She wasn't halfway to the road when she saw Izabella charging away toward town on horseback along a back road.  Izabella doubtlessly wanted to beat her there and warn them.  That wouldn't do; she wanted as little friction from this alien culture as possible.  And so, she engaged her psyche and opened up a short high-speed journeyway.  No horse in the known universes could outspeed a Dimension Walk.

#

Dirk the Destructive returned to the battle site after Clerasil's turning had worn off.  He wondered why he had ever been so scared of some guy in adamantite plate mail with a holy symbol that looked like a sextant.  Then he stopped wondering about that and wondered why he hadn't thought to do the same thing to Ringman.  Nevertheless, when he returned, the battlefield had lost its look of favorability.

"Dirk the Destructive" Clerasil mused.  "So delighted you could join us again. . . ."

Wierd Dough stood up and smiled nastily at Dirk, and Melnic the Loud and Middle Monk followed his example, wiggling their spell-casting fingers, brandishing their weapons, or whacking their fists.  Dirk looked for his comrades to aid him, but they were sadly overwhelmed.  Wild Max looked like he'd just had a terminal fall, which he had.  Da Bad Dude had La Machine marks all over his corpse.  Rango was whimpering in a corner, stripped of all equipment.  And there wasn't even enough of his good buddy Peter Perfect left to recognize.

Koenieg, through all this, was still sitting in his inextricable lotus position, meditating on something forest-like.

Wierd Dough spoke to the anti-paladin: "You are going to put that unholy sword and unholy dagger down, aren't you?"

He did.

"Good."  Wierd Dough went on with the Prisoner of War processing process at the usual rate.

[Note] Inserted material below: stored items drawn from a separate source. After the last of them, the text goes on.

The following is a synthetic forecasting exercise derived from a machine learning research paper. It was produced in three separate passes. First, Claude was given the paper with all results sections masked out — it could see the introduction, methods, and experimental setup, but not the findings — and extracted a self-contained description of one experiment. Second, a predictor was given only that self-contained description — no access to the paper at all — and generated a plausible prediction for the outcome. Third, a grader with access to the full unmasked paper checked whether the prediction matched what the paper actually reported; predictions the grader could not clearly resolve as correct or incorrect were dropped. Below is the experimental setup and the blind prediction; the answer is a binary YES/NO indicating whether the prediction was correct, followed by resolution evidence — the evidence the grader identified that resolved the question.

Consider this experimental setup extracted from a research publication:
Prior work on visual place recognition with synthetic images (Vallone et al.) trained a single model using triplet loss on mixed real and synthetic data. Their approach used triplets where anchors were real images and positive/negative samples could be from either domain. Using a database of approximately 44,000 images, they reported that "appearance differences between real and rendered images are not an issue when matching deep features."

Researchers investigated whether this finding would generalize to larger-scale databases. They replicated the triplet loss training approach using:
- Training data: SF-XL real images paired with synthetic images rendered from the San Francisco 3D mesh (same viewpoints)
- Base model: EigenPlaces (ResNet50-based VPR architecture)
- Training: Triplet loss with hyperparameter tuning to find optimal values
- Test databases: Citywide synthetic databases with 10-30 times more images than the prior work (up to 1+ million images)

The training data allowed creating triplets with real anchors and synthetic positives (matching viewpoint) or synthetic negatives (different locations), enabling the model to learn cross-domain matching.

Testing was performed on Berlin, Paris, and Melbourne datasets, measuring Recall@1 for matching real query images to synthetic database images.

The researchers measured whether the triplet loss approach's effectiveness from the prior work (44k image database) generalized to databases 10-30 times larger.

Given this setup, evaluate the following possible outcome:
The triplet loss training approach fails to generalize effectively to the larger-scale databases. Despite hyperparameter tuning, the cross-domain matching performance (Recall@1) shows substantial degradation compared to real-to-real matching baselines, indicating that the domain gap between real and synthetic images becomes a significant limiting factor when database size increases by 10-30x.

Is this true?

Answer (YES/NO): YES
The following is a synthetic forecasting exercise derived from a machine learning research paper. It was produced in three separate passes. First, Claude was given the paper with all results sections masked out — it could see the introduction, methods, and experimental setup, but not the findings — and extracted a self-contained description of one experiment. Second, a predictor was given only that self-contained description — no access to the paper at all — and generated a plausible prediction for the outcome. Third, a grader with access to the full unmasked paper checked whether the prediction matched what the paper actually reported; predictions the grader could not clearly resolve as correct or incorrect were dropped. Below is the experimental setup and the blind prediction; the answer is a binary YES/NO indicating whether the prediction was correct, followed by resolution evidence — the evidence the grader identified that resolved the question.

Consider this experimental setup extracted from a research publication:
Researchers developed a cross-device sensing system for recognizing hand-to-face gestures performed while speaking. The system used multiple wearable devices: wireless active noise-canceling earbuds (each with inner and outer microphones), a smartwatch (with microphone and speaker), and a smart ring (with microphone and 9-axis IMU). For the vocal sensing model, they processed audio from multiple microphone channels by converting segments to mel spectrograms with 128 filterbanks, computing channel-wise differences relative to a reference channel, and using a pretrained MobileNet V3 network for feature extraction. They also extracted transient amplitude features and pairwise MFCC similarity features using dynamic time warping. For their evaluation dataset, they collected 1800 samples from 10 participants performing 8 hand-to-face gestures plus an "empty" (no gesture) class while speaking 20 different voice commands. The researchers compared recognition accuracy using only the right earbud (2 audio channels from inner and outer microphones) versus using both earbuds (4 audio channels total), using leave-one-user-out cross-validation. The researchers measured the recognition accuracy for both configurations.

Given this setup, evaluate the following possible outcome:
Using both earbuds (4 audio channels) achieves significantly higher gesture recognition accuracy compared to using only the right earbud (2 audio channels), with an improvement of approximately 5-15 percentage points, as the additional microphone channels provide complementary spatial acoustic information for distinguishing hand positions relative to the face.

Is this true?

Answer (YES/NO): NO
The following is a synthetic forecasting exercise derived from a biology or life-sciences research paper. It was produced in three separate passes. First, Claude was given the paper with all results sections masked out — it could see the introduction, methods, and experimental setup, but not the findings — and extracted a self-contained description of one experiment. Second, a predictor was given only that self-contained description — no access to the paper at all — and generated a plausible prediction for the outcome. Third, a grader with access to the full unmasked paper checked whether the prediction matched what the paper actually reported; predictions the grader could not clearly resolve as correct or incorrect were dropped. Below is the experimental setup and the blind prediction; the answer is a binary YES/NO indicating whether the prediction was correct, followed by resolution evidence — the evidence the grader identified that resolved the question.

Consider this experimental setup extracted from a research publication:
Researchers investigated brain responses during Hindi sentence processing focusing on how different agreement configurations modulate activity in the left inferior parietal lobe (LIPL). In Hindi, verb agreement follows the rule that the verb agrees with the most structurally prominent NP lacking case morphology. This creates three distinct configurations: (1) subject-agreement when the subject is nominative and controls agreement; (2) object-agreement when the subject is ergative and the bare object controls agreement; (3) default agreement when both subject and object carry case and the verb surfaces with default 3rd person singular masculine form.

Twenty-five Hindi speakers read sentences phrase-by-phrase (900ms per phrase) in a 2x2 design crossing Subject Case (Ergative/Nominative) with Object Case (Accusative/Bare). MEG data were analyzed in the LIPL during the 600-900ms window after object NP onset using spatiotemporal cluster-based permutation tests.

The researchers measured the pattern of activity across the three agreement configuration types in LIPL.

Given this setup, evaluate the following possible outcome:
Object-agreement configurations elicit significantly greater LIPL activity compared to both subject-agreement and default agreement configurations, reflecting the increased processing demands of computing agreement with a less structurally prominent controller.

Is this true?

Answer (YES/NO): NO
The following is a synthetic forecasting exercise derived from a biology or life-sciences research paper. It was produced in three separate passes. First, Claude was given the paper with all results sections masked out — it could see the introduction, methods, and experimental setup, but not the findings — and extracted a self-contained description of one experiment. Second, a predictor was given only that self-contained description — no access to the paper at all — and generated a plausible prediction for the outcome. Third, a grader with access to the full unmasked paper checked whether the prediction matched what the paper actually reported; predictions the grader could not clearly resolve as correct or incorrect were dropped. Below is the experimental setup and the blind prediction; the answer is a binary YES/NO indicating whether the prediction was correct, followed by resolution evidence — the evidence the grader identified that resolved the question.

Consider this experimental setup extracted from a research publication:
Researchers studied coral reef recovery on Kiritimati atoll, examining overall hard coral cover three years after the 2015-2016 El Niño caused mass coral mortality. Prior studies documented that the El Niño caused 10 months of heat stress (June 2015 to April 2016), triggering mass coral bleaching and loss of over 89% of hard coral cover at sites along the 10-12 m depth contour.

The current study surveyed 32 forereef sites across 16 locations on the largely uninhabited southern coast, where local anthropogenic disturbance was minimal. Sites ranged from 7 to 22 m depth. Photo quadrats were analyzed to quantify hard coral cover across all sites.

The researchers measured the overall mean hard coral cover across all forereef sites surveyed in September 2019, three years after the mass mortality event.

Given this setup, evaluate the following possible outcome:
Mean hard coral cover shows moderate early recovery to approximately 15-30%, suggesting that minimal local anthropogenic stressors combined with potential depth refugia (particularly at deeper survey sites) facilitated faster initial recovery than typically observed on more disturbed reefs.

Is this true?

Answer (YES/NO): NO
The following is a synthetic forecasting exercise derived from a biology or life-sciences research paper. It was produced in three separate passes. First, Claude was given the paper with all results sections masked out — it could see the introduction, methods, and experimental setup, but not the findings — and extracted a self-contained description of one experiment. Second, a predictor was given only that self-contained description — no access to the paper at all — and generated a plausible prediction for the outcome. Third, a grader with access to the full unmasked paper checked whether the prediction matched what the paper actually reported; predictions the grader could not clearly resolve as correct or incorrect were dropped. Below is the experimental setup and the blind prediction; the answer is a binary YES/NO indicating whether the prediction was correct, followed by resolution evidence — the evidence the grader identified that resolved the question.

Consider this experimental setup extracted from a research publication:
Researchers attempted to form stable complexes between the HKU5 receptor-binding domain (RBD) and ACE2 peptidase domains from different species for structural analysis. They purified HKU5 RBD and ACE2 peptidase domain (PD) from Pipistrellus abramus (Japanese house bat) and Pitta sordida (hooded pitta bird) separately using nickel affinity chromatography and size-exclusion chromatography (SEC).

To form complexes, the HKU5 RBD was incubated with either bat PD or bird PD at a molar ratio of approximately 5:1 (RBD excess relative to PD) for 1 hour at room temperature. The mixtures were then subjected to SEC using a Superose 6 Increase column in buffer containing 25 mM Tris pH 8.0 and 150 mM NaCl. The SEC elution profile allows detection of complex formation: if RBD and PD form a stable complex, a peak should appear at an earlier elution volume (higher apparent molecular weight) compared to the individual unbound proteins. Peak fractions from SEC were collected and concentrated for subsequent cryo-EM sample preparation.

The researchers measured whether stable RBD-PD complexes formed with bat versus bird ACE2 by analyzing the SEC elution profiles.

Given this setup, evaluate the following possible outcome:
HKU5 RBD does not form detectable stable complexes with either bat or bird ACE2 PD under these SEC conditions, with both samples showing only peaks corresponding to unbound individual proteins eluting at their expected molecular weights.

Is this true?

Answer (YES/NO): NO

Meanwhile, Ringman still stooped over Sick Sword's pile of magic items, wondering which arrow she had meant in her message.  He found a quiver inside one of her portable holes, which contained eleven arrows; but except for one pair, all eleven of them were different.  They had shafts of enchanted redwood, enchanted balsa, and enchanted zinc-plated aluminum; feathers from birds Ringman had never heard of, presumably also enchanted; and heads of anything imaginable laced with adamantite.  The pair had jet-black heads shaped like equilateral triangles with a hole in the center.

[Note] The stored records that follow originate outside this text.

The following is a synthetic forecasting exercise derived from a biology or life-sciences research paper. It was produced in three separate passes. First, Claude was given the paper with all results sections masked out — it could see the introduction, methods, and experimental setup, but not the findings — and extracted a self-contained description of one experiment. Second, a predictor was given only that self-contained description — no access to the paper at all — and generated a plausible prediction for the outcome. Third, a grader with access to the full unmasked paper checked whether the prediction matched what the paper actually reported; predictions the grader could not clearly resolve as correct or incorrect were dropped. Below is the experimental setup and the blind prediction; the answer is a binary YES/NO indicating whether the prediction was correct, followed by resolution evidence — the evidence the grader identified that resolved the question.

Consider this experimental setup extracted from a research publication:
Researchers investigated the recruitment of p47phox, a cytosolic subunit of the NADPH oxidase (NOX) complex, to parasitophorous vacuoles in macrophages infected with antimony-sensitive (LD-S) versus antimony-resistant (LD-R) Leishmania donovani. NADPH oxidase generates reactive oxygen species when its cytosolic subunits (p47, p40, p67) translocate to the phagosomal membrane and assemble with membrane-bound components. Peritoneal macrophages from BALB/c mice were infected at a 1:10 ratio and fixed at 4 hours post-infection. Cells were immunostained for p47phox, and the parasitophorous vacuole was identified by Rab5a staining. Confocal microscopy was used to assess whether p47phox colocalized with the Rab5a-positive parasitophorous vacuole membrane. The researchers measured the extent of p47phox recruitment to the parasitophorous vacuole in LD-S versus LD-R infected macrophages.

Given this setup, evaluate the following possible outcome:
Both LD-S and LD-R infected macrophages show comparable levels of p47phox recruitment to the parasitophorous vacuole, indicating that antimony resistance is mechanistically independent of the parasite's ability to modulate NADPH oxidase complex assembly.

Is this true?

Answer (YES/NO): NO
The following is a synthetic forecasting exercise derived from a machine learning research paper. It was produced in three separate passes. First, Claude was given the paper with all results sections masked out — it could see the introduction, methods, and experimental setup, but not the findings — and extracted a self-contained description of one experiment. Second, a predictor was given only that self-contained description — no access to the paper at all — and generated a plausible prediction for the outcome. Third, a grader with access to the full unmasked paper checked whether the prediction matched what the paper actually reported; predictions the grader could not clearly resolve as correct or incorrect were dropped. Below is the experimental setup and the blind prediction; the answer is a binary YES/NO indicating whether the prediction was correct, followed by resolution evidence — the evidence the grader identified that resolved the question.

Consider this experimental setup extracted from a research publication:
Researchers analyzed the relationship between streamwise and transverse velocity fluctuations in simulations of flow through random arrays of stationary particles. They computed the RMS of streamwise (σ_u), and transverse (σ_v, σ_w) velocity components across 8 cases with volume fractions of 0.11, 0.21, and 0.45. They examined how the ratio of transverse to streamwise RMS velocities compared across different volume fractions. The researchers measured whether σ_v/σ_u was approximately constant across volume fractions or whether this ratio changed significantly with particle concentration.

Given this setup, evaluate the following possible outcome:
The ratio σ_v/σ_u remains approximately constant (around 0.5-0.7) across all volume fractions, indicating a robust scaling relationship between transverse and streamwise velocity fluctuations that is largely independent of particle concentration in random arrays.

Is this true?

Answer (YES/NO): NO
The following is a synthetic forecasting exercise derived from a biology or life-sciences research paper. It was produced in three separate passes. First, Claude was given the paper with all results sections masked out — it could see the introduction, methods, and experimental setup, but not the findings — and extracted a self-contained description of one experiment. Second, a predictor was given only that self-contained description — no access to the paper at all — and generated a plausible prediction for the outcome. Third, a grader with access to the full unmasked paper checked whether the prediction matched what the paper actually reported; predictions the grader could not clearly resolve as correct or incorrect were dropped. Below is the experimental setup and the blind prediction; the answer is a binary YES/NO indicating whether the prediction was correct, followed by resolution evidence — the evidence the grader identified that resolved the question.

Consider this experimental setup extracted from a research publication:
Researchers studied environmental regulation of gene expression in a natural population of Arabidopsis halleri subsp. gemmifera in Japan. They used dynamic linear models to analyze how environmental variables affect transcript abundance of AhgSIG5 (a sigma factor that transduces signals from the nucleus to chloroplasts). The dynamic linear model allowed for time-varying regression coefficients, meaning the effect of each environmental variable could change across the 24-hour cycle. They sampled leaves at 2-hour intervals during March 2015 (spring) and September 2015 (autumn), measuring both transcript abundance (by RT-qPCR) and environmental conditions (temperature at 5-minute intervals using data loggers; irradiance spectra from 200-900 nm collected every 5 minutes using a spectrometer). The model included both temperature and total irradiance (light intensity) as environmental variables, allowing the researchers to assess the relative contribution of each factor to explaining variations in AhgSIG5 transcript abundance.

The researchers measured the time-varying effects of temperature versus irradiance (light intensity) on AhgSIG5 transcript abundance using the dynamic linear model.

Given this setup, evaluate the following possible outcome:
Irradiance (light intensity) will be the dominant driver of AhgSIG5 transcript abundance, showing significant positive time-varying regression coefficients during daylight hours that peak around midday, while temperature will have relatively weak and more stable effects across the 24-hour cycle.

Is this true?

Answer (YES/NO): NO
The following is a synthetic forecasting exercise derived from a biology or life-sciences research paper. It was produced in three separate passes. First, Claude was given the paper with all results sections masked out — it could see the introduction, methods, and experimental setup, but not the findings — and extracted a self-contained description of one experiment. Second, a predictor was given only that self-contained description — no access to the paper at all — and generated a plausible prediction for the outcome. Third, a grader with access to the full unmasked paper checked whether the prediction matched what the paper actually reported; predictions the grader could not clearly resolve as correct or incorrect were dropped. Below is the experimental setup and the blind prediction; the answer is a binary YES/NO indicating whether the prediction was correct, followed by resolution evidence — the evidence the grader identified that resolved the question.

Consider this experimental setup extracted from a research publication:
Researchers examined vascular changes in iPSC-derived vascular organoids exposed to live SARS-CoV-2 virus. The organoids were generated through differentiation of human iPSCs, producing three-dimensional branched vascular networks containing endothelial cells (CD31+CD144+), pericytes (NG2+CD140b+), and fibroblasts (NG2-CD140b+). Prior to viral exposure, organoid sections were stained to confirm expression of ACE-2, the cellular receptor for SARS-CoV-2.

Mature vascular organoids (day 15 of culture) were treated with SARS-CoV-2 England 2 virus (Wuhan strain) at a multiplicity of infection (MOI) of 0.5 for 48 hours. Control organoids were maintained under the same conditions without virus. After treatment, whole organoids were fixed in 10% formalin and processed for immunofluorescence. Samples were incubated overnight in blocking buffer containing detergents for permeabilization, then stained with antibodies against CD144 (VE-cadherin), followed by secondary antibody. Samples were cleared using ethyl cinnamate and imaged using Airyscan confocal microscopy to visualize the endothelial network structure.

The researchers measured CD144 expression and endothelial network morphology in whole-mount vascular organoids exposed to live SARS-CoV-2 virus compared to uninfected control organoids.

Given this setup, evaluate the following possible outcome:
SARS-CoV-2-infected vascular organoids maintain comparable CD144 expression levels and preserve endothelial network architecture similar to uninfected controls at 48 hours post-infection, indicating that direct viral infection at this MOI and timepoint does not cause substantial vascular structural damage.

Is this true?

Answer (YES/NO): NO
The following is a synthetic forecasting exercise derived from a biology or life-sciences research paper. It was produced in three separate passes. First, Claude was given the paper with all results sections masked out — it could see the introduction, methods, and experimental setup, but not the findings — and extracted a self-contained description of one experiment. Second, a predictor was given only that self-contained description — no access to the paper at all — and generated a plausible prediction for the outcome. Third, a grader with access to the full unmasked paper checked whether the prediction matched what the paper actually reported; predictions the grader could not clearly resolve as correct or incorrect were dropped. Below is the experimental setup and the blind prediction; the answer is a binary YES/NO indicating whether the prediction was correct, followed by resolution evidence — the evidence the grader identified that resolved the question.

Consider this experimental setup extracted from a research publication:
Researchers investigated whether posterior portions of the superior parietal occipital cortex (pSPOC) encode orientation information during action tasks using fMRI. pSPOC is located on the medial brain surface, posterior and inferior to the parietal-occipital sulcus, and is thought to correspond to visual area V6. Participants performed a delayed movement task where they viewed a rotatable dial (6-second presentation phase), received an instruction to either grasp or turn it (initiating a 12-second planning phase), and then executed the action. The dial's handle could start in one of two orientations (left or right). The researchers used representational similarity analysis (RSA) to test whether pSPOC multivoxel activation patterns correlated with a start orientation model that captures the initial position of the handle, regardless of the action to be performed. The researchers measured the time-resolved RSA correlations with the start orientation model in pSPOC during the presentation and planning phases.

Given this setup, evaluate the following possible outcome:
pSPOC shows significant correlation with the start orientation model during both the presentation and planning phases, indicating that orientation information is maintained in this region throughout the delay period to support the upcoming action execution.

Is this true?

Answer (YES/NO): NO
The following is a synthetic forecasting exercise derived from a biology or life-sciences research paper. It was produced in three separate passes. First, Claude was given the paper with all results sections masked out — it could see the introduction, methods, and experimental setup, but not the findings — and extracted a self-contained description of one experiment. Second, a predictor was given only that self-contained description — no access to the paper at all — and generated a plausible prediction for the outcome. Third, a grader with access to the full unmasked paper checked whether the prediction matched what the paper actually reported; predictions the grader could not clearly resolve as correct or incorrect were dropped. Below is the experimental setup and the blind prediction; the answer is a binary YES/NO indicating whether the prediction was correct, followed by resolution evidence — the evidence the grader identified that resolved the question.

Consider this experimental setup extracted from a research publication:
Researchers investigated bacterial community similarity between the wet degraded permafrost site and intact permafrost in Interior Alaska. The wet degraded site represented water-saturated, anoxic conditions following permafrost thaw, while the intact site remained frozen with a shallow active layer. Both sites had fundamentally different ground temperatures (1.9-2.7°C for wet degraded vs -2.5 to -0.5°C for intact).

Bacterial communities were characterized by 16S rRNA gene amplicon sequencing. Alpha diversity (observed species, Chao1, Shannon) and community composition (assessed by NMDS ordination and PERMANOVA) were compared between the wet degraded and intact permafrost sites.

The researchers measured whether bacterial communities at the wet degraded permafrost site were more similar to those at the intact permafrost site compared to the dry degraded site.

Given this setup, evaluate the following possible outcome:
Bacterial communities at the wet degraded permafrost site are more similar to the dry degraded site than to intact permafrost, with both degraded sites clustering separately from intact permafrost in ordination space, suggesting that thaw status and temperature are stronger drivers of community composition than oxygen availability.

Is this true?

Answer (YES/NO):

An equilateral arrowhead . . . now that was strange.  That design couldn't hold a point as well as an isosceles head.  And why was there a hole in the center of the point, like some sewing needle that wouldn't be invented for a few more centuries?  He vaguely remembered seeing this shape before, somewhere, but he couldn't quite place —

Yes, that was it.  The black triangle with the hole in the center was the shape of Omnion's +5 shuriken of returning that she wore around her neck.  The triangle represented order, the blackness evil, and the hole in the center the universe — the Omni.  And the three feathers on each of the shafts were all different: one from a hawk, one from a nightingale, and one from a magpie.  A fighter bird, a magic-user bird, and a thief bird.  The two arrows reeked of Omnion.  Perhaps they were arrows of slaying.

"All right, you've got me," Dirk the Destructive moaned, now stripped down to his medieval BVDs.  "Are you going to turn me into a corpse too?"

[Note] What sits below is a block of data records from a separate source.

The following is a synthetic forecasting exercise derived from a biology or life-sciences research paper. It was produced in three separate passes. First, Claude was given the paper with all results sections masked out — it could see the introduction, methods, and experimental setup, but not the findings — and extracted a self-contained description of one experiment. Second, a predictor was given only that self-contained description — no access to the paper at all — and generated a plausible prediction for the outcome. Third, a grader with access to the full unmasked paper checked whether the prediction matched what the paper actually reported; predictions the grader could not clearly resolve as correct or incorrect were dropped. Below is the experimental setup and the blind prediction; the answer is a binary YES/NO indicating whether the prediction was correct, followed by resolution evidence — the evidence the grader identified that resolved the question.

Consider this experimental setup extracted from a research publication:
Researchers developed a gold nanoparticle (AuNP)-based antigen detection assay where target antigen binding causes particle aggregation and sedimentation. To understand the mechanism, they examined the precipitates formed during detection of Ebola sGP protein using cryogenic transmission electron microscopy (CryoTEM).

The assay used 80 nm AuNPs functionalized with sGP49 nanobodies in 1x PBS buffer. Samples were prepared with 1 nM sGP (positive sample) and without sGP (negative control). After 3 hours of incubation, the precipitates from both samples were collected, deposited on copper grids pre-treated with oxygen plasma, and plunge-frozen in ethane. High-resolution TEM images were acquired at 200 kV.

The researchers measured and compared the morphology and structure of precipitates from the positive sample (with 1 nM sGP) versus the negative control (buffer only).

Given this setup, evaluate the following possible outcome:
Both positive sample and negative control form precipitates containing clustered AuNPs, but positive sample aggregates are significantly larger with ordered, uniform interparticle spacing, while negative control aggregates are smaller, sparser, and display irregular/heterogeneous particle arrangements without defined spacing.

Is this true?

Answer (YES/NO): NO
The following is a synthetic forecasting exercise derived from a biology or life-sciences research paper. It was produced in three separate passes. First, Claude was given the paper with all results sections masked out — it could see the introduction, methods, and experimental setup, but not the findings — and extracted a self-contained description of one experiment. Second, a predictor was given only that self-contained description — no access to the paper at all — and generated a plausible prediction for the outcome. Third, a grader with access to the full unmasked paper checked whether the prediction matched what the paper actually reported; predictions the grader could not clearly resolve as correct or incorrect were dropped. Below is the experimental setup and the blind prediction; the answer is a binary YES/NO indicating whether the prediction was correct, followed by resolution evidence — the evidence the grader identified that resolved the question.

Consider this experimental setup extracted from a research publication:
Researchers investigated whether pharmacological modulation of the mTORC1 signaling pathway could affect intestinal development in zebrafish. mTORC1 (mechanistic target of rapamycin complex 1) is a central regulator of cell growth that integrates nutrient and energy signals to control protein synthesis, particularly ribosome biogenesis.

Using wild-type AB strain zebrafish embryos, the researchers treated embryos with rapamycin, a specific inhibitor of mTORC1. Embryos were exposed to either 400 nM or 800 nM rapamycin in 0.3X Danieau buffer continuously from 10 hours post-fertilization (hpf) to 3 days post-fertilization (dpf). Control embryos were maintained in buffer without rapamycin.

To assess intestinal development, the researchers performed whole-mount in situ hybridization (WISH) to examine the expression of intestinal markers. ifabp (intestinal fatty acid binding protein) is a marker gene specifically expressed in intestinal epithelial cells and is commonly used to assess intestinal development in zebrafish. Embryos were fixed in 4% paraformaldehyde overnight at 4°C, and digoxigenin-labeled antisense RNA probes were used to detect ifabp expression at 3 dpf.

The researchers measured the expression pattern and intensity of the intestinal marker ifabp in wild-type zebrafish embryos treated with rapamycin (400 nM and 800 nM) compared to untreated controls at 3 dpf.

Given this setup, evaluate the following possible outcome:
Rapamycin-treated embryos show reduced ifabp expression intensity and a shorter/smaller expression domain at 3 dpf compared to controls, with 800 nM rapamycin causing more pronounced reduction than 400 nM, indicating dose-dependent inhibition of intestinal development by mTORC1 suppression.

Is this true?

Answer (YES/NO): YES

"Nonsense," said Clerasil, "That would waste too much effort, in more ways than one."  He walked over to the broken-boned corpse of Wild Max, then turned to Da Bad Dude's slashed-up form, then shunned both aside and said, "Naah, I'll raise them later."

"You're going to raise them from the dead?" Middle Monk cringed.

"Stripped of all their magic items and psionic powers, of course.  Prisoners of the anti Intercontinental Union of Disgusting Characters characters — that's us.  They'll also serve as . . . memories of our misguided past."

Everybody bowed his head down for a couple of seconds, then forgot about it.

Clerasil looked at Peter Perfect's bleaching bones.  "Hmmm, it's gonna take a Resurrection spell to get this guy back up on his feet."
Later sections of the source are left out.